[A run of records]
%%

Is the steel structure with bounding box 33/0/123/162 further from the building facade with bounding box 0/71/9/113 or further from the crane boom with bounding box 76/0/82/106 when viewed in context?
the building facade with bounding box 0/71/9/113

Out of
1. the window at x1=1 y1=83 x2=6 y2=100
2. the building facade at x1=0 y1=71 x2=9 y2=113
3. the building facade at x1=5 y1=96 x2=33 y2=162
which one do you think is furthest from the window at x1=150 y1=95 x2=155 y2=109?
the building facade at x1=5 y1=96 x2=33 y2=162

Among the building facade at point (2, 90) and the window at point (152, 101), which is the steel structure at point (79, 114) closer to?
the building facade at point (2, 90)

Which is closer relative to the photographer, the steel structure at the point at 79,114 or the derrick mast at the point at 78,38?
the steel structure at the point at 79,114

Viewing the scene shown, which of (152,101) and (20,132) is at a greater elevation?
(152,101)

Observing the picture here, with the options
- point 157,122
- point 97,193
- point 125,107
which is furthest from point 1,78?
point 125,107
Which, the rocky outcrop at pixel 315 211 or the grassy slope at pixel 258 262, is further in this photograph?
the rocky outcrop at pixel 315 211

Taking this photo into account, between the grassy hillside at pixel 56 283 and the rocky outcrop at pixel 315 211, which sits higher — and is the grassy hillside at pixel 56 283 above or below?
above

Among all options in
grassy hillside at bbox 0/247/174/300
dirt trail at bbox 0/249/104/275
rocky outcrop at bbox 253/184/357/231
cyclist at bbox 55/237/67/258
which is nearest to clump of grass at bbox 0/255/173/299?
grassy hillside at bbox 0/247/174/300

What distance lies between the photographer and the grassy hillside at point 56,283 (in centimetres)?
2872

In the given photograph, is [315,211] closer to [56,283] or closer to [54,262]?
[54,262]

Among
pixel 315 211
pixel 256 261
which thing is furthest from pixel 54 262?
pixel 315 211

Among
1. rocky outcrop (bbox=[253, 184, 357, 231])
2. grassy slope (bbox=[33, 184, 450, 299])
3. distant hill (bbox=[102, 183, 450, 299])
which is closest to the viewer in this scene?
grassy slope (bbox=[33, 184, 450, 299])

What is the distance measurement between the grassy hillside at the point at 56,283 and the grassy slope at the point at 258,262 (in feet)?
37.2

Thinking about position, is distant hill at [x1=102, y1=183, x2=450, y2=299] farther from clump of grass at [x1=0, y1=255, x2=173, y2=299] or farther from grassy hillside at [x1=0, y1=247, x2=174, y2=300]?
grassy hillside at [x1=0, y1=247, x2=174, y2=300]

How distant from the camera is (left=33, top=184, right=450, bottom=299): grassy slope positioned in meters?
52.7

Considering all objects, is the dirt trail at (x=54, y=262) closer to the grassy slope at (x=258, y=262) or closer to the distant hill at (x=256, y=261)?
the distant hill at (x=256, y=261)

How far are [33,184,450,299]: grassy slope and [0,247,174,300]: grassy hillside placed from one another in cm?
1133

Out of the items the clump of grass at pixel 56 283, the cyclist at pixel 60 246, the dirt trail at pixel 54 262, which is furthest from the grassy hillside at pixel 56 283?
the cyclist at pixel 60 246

%%

TASK DETAILS
Rewrite the material above with "dirt trail" replaced by "footpath" everywhere it occurs, leaving all else unchanged.

CORRECT RESULT
Is the steel structure with bounding box 33/0/123/162 further from the building facade with bounding box 0/71/9/113 or further from the crane boom with bounding box 76/0/82/106 when viewed in context?
the building facade with bounding box 0/71/9/113

Out of
1. the window at x1=1 y1=83 x2=6 y2=100
2. the building facade at x1=0 y1=71 x2=9 y2=113
3. the building facade at x1=5 y1=96 x2=33 y2=162
which one do you think is furthest from the window at x1=150 y1=95 x2=155 y2=109?
the building facade at x1=5 y1=96 x2=33 y2=162

Among the building facade at point (2, 90) and the window at point (152, 101), which is the steel structure at point (79, 114) closer to?
the building facade at point (2, 90)

Which is closer relative to the photographer, the steel structure at the point at 79,114 or the derrick mast at the point at 78,38?
the steel structure at the point at 79,114

Viewing the scene shown, which of (152,101) and (20,132) is at a greater elevation?
(152,101)

Observing the picture here, with the options
- point 157,122
- point 97,193
- point 125,107
which is furthest from point 1,78?
point 125,107
Which, the rocky outcrop at pixel 315 211 or the grassy slope at pixel 258 262, is further in this photograph?
the rocky outcrop at pixel 315 211

Taking this photo into account, between the grassy hillside at pixel 56 283 and the rocky outcrop at pixel 315 211, which sits higher — and is the grassy hillside at pixel 56 283 above or below?
above

Among all options in
grassy hillside at bbox 0/247/174/300
footpath at bbox 0/249/104/275
rocky outcrop at bbox 253/184/357/231
cyclist at bbox 55/237/67/258
which is nearest to clump of grass at bbox 0/255/173/299?
grassy hillside at bbox 0/247/174/300

What distance lies between the photographer and the grassy hillside at point 56,283 (in centimetres)?
2872

In the given photograph, is [315,211] closer to [56,283] or closer to [54,262]?
[54,262]

Among
pixel 315 211
pixel 256 261
which thing is furthest from pixel 54 262?
pixel 315 211

Among
1. rocky outcrop (bbox=[253, 184, 357, 231])
2. grassy slope (bbox=[33, 184, 450, 299])
3. distant hill (bbox=[102, 183, 450, 299])
which is closest to the viewer in this scene?
grassy slope (bbox=[33, 184, 450, 299])

What is the distance measurement between the grassy hillside at the point at 56,283 and the grassy slope at the point at 258,262 (in feet)?
37.2

Thinking about position, is distant hill at [x1=102, y1=183, x2=450, y2=299] farther from clump of grass at [x1=0, y1=255, x2=173, y2=299] or farther from grassy hillside at [x1=0, y1=247, x2=174, y2=300]?
grassy hillside at [x1=0, y1=247, x2=174, y2=300]

How distant from the camera is (left=33, top=184, right=450, bottom=299): grassy slope positioned in meters?
52.7

Considering all objects, is the footpath at (x=54, y=262) closer to the grassy slope at (x=258, y=262) or closer to the distant hill at (x=256, y=261)?
the distant hill at (x=256, y=261)

How far are [33,184,450,299]: grassy slope and [0,247,174,300]: grassy hillside placed from one another in cm?
1133

Out of the items the clump of grass at pixel 56 283, the cyclist at pixel 60 246, the footpath at pixel 54 262, which is furthest from the grassy hillside at pixel 56 283?
the cyclist at pixel 60 246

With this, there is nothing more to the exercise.